The Parker Town Council heard some comments from residents regarding youth livestock programs and allowing young people to raise livestock within the town limits. Speaking in Call to the Public at the council’s Nov. 19 meeting, they said the Town Council should do all they could to encourage youth to participate in these important programs.
These comments came after a Council work session Nov. 12 where Police Chief Clay Romo said they should possibly revise the town’s youth livestock ordinance. Romo, who supports youth livestock programs, said the town’s current ordinance, if enforced, would make it difficult for young people to participate in these programs.
Kelly McGuire said she had a letter from Dr. Rayeann Solano, a former Parker resident who is now a veterinarian in Blythe, Calif. In the letter read by McGuire, Solano said she’d found backyards with livestock were often cleaner than backyards without livestock. She added these programs teach young people about responsibility.
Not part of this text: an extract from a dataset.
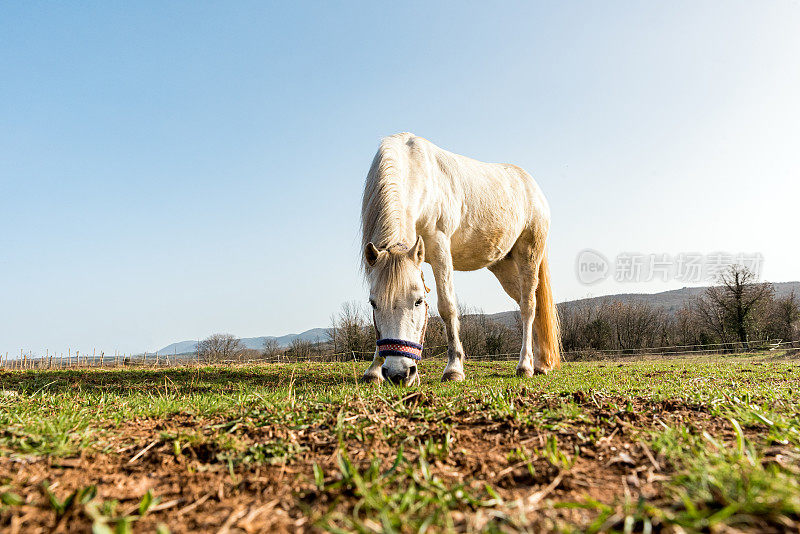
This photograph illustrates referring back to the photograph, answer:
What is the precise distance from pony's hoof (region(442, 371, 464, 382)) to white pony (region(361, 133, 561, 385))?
0.05 feet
McGuire said the best time of her day is working with her children and grandchildren in taking care of livestock. She said the money young people earn from selling livestock goes for such things as school clothes and other goods, or it is saved for college.
Dawn McGuire is the advisor for FFA at Parker High School. She said that if youth livestock programs are taken away from young people, they will have fewer opportunities to succeed. She said she was willing to assist the town staff and council in updating the ordinance.
“We need 4-H and FFA,” she said. “Please allow kids to raise animals in their back yards.”
Ryan McGuire, a Parker Valley farmer, remarked that Blythe, Calif. has a new youth livestock facility near Palo Verde High School so young people who are town residents have a place to raise animals. He said he hoped the council would encourage youth to raise livestock as it teaches them responsibility.
“I wouldn’t be where I am today without raising animals,” he said.
As these comments were made in Call to the Public, the council could not respond or take any actions. Mayor Dan Beaver thanked them for their comments.
At the Nov. 12 work session, Romo said there were aspects of the town’s youth livestock ordinance that could make it difficult for young people to raise livestock animals at their homes. These include setback requirements, the sizes of the town’s lots, and the need to get permission from all the surrounding neighbors for a young person to be able to raise an animal.
The Nov. 12 work session led to much discussion among council members are the livestock ordinance. Beaver said it was clear the council has some work to do.